Solo5 is most useful as a "base layer" to run
MirageOS unikernels, either on various existing
hypervisors (KVM/QEMU, bhyve) or on a specialized "unikernel monitor" called
ukvm.

About ukvm

ukvm runs as a Linux process and uses KVM. The goal of ukvm is to
be a small, modular monitor, in which its functionality and interfaces
are customized to the unikernel that is being built. In other words,
the unikernel monitor exhibits the characteristic of "only what is
needed" for the unikernel to run. It has the potential to provide a
thinner interface to the guest unikernel (thinner than either a
container or a VM), a simpler I/O interface (e.g., packet send rather
than virtio), and better performance due to its simplicity (e.g., fast
boot). Check out our
paper
and
presentation
from USENIX HotCloud '16 for more information.

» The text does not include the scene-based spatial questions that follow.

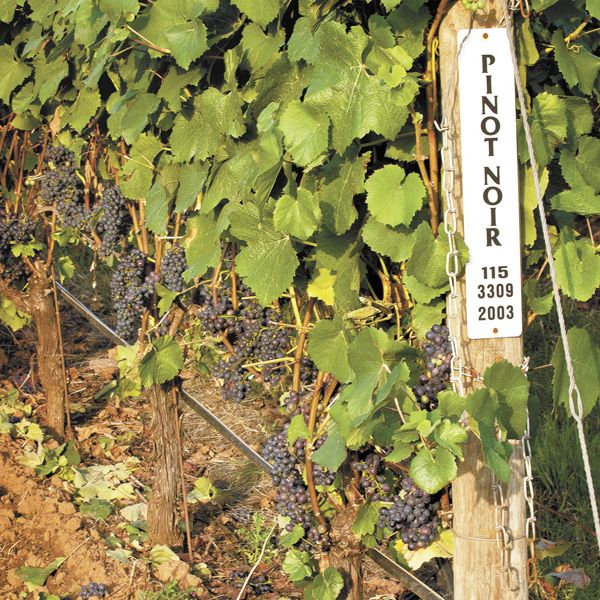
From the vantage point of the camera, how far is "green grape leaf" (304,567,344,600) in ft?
9.91

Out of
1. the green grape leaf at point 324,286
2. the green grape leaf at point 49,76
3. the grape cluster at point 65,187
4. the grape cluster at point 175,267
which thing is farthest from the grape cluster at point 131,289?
the green grape leaf at point 324,286

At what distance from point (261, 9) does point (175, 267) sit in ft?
4.84

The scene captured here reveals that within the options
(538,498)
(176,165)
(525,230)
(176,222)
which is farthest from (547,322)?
(525,230)

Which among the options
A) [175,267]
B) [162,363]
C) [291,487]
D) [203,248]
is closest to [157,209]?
[203,248]

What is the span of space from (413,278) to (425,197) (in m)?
0.19

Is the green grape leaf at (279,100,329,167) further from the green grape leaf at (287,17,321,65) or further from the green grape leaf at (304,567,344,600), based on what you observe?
the green grape leaf at (304,567,344,600)

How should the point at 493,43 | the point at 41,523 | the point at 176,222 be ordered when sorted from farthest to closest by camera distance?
1. the point at 41,523
2. the point at 176,222
3. the point at 493,43

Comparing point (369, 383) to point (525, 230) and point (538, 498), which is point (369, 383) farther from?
point (538, 498)

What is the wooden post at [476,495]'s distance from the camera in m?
2.12

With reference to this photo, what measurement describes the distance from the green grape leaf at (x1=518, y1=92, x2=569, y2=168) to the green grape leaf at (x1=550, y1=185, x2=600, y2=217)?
0.12m

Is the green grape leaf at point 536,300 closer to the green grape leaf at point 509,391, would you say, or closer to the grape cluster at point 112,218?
the green grape leaf at point 509,391

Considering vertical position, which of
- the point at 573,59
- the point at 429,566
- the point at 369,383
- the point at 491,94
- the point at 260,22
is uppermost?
the point at 260,22

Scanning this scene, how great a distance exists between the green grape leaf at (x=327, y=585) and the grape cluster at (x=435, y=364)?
91cm

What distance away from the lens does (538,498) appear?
436 centimetres
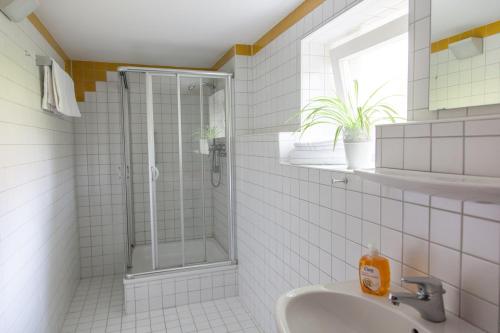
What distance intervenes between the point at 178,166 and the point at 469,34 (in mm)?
2311

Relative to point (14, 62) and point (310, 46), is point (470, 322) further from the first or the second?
point (14, 62)

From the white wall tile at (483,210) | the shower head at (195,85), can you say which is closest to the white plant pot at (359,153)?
the white wall tile at (483,210)

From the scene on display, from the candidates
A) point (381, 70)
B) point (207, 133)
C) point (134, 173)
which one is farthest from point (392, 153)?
point (134, 173)

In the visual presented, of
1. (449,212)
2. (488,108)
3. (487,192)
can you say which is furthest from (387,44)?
(487,192)

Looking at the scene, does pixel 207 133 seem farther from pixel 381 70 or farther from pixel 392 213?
pixel 392 213

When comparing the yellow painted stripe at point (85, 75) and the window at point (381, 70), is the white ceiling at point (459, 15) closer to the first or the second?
the window at point (381, 70)

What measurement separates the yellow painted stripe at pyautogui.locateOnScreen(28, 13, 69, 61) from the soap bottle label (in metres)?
2.49

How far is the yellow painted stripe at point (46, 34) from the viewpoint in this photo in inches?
91.9

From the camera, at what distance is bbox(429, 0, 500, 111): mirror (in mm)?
1004

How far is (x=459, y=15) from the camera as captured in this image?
1114mm

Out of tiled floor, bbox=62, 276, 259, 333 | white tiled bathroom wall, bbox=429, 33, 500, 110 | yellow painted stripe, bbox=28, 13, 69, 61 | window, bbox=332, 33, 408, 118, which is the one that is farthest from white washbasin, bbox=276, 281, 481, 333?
yellow painted stripe, bbox=28, 13, 69, 61

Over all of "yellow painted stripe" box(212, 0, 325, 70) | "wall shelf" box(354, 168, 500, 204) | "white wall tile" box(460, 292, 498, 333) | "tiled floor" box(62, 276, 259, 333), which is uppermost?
"yellow painted stripe" box(212, 0, 325, 70)

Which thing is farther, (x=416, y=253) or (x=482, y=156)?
(x=416, y=253)

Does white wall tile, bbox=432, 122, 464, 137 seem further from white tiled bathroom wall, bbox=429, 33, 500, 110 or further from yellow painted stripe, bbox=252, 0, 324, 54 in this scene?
yellow painted stripe, bbox=252, 0, 324, 54
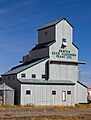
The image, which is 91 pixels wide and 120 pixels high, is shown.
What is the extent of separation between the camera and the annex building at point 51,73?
48281 millimetres

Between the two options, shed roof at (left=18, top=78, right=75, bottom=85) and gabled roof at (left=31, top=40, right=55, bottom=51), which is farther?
gabled roof at (left=31, top=40, right=55, bottom=51)

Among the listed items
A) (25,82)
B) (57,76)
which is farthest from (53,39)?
(25,82)

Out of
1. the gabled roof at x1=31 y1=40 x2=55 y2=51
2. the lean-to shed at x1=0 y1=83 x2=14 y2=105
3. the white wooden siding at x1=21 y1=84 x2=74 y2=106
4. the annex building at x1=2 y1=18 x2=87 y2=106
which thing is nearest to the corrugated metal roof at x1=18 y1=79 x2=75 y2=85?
the annex building at x1=2 y1=18 x2=87 y2=106

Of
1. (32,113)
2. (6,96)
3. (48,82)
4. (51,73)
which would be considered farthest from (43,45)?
(32,113)

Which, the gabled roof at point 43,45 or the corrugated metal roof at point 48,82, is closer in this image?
the corrugated metal roof at point 48,82

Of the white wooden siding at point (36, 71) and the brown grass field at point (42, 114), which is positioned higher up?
the white wooden siding at point (36, 71)

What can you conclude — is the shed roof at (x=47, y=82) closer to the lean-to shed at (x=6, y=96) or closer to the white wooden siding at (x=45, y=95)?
the white wooden siding at (x=45, y=95)

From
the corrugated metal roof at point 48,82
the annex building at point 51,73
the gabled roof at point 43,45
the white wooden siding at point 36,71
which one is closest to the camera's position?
the corrugated metal roof at point 48,82

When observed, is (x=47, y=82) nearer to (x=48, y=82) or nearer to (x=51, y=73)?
(x=48, y=82)

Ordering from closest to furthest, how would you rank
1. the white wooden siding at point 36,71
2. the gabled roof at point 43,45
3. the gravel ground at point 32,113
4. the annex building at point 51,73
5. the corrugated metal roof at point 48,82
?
1. the gravel ground at point 32,113
2. the corrugated metal roof at point 48,82
3. the annex building at point 51,73
4. the white wooden siding at point 36,71
5. the gabled roof at point 43,45

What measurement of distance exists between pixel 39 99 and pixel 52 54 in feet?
23.1

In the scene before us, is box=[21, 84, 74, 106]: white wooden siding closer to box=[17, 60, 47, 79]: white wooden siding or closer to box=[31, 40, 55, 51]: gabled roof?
box=[17, 60, 47, 79]: white wooden siding

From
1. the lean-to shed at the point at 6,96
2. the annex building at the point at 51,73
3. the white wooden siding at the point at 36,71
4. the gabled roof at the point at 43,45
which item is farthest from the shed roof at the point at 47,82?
the gabled roof at the point at 43,45

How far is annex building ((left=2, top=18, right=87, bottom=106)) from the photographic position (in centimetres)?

Building MirageOS unikernels with Solo5

Support for Solo5 as a target is integrated since the release of MirageOS 3.0,
which adds two new targets to the mirage configure command:

  1. ukvm: A specialized "unikernel monitor" which runs on Linux
    (x86_64 and arm64) and uses KVM directly via /dev/kvm.
  2. virtio: An x86_64 system with virtio network and disk
    interfaces. Use this target for QEMU/KVM, plain QEMU, bhyve or other
    hypervisors (see below).

You can build for either of these targets using the standard MirageOS build
process, which will output either a .ukvm or .virtio unikernel binary.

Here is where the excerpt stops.